::: DATA SHOWN
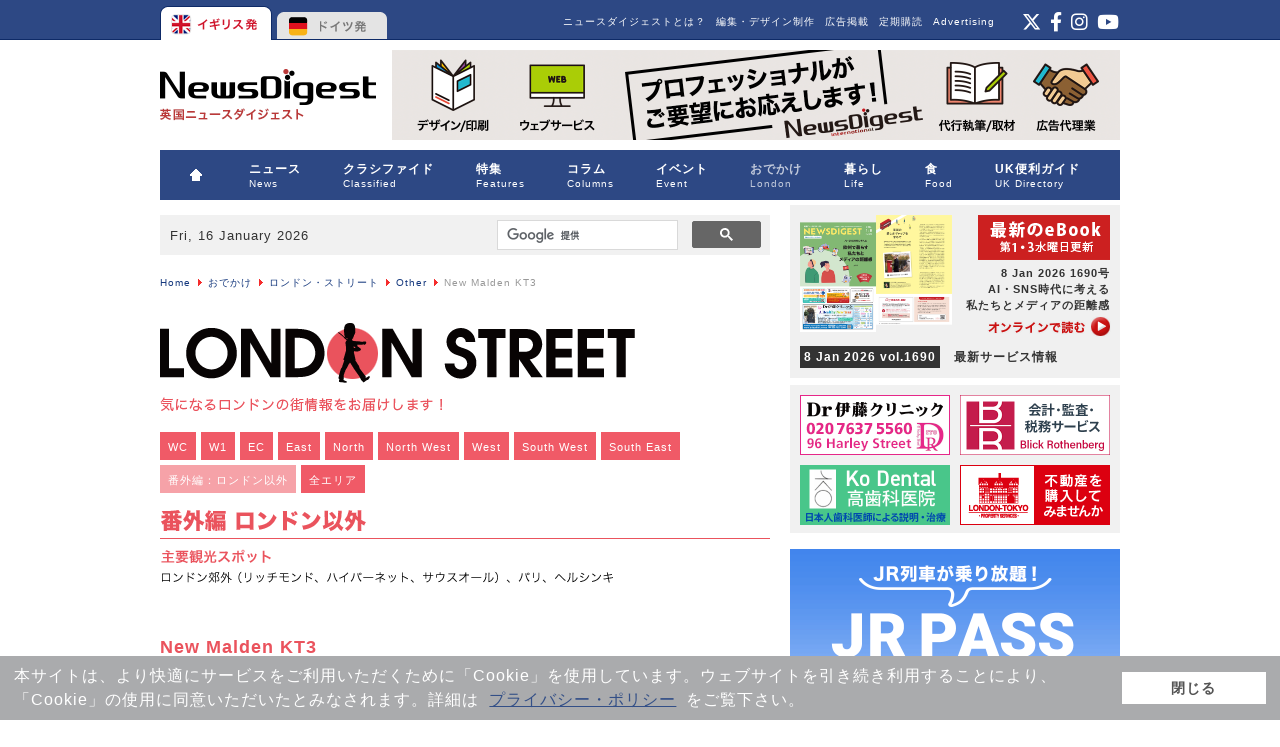

--- FILE ---
content_type: text/html; charset=utf-8
request_url: https://www.google.com/recaptcha/api2/aframe
body_size: 113
content:
<!DOCTYPE HTML><html><head><meta http-equiv="content-type" content="text/html; charset=UTF-8"></head><body><script nonce="atV9k3W0Il-kNftEEFlnug">/** Anti-fraud and anti-abuse applications only. See google.com/recaptcha */ try{var clients={'sodar':'https://pagead2.googlesyndication.com/pagead/sodar?'};window.addEventListener("message",function(a){try{if(a.source===window.parent){var b=JSON.parse(a.data);var c=clients[b['id']];if(c){var d=document.createElement('img');d.src=c+b['params']+'&rc='+(localStorage.getItem("rc::a")?sessionStorage.getItem("rc::b"):"");window.document.body.appendChild(d);sessionStorage.setItem("rc::e",parseInt(sessionStorage.getItem("rc::e")||0)+1);localStorage.setItem("rc::h",'1768594434504');}}}catch(b){}});window.parent.postMessage("_grecaptcha_ready", "*");}catch(b){}</script></body></html>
::::::
Please reproduce every record exactly, leaving the pictures out.

--- FILE ---
content_type: text/html; charset=utf-8
request_url: https://www.google.com/recaptcha/api2/aframe
body_size: 113
content:
<!DOCTYPE HTML><html><head><meta http-equiv="content-type" content="text/html; charset=UTF-8"></head><body><script nonce="atV9k3W0Il-kNftEEFlnug">/** Anti-fraud and anti-abuse applications only. See google.com/recaptcha */ try{var clients={'sodar':'https://pagead2.googlesyndication.com/pagead/sodar?'};window.addEventListener("message",function(a){try{if(a.source===window.parent){var b=JSON.parse(a.data);var c=clients[b['id']];if(c){var d=document.createElement('img');d.src=c+b['params']+'&rc='+(localStorage.getItem("rc::a")?sessionStorage.getItem("rc::b"):"");window.document.body.appendChild(d);sessionStorage.setItem("rc::e",parseInt(sessionStorage.getItem("rc::e")||0)+1);localStorage.setItem("rc::h",'1768594434504');}}}catch(b){}});window.parent.postMessage("_grecaptcha_ready", "*");}catch(b){}</script></body></html>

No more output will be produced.